Introduce timing information in logParser [skip modfiles]
CountHepMC == nEventsPerJob
The check that
CountHepMC == nEventsPerJob has not been removed, because I think it might still be a good handle to catch unwanted bugs. Instead I added a flag in the commit script that can bypass this check. Here is what happens when trying to add
421305, run with
mcjoboptions_3 sargyrop$ ./scripts/commit_new_dsid.sh -d=421305 -n INFO: will use following remote for pushing: origin New DSID directory: 421xxx/421305 ... OK: log.generate file found. ... - CountHepMC Events passing all checks and written = 10 <-- ERROR: This is not equal to nEventsPerJob=1000 ... --------------------- Summary: --------------------- Errors : 1 , Warnings : 5 -> Errors encountered! Not ready for production! ERROR: log.generate contains errors Fix them before committing anything!

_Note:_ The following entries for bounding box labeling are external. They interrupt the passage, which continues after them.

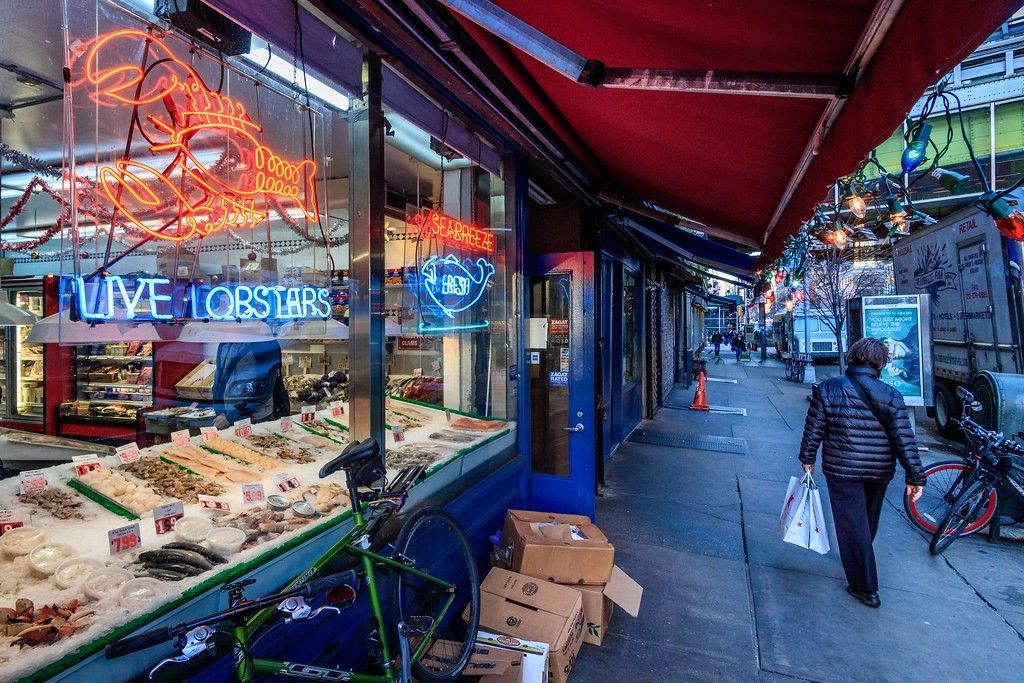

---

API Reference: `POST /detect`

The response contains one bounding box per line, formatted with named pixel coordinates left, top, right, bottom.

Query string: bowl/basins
left=170, top=516, right=213, bottom=543
left=0, top=526, right=48, bottom=562
left=206, top=527, right=246, bottom=555
left=52, top=557, right=170, bottom=613
left=28, top=541, right=79, bottom=579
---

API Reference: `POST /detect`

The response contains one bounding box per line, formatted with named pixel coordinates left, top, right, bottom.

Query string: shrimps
left=16, top=487, right=85, bottom=523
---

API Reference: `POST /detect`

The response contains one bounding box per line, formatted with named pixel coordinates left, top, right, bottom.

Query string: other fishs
left=133, top=542, right=230, bottom=582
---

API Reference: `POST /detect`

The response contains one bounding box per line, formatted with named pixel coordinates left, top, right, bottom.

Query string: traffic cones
left=689, top=371, right=711, bottom=411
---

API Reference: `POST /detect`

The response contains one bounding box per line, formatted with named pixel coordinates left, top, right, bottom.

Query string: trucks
left=893, top=193, right=1023, bottom=437
left=772, top=309, right=848, bottom=365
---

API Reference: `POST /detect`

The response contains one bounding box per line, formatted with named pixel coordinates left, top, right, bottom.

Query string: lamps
left=0, top=291, right=41, bottom=327
left=174, top=69, right=276, bottom=343
left=22, top=0, right=163, bottom=345
left=276, top=114, right=349, bottom=340
left=385, top=317, right=402, bottom=337
left=401, top=162, right=435, bottom=334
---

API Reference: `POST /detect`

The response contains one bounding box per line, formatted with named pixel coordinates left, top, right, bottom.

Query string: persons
left=211, top=289, right=288, bottom=431
left=880, top=323, right=922, bottom=387
left=797, top=337, right=927, bottom=607
left=709, top=330, right=744, bottom=361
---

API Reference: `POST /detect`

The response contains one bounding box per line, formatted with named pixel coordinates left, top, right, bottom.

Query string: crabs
left=0, top=597, right=97, bottom=653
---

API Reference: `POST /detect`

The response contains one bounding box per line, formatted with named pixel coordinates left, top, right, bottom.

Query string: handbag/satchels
left=731, top=347, right=735, bottom=352
left=778, top=469, right=830, bottom=555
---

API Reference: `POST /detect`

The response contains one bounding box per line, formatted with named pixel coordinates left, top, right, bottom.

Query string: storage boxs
left=394, top=636, right=523, bottom=683
left=155, top=245, right=200, bottom=279
left=475, top=630, right=550, bottom=683
left=206, top=265, right=239, bottom=288
left=175, top=357, right=216, bottom=400
left=566, top=565, right=643, bottom=647
left=301, top=271, right=325, bottom=286
left=500, top=508, right=615, bottom=586
left=88, top=367, right=120, bottom=383
left=240, top=258, right=278, bottom=285
left=0, top=258, right=14, bottom=275
left=461, top=567, right=588, bottom=683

In this case users should make sure that disabling the
CountHepMC check is what they really want and run
./scripts/commit_new_dsid.sh -d=421305 -t -n INFO: will use following remote for pushing: origin New DSID directory: 421xxx/421305 ... OK: log.generate file found. OK: log.generate file contains no errors OK: CI job expected to last less than 1h - time estimate: 0.17 hours Will now add files to git commit File: log.generate cannot be added to the commit. Skipping. Skipping: log.generate.short since the logParser CI job will not be run Added: mc.Sh_228_Wmunu_EnhLogPtV.py Added: mc_13TeV.Sh_228_Wmunu_EnhLogPtV.GRID.tar.gz
How timing works in logParser
There are 3 timing informations provided:
CountHepMC == nEventsPerJob: it just prints the timing information from log.generate (same as what we had before)
CountHepMC != nEventsPerJob: it will extrapolate the timing information using
timing for CI job: this is something extra to help debugging and have more meaningful printouts, it will just extrapolate the timing information to
max(10,0.01*nEventsPerJob), i.e. the number of events we will run in the CI
The actual (case 1) or extrapolated CPU time (case 2 above) lead to the following behaviour:
- CPU < 1 h OR CPU > 18 h => ERROR
- CPU between 8-12 h => GOOD
CPU=1-8 OR 12-18 h => WARNING
i.e. currently the limits are quite loose and we would only cut jobs which last less than 1h or more than 18h.
For the CI (case 3) above we cut everything that is expected to last more than 1h.
Here is an example from
logParser run on the above 421305 DSID with 10 events (nEventsPerJob=1000 in this case):
--------------------- Performance metrics: --------------------- - actual CPU (10 events) = 0.17 hrs - CPU extrapolated to 1000 events = 16.6 hrs <-- WARNING: CPU time not optimal - should be between 8-12h. Adjust nEventsPerJob! - estimated CPU for CI job = 0.17 hrs - Virtual memory = 2957.352 Mb
Notice that the first line is the actual time it took to run the job (with
--maxEvents=10), the 2nd is the extrapolation to
nEventsPerJob=1000 and the 3rd is the extrapolation for the
max(10,0.01*1000)=10 events that would run in the CI.
logParser in CI is always run with
-t so there should be no extra change needed in order to re-activate the athena CI jobs.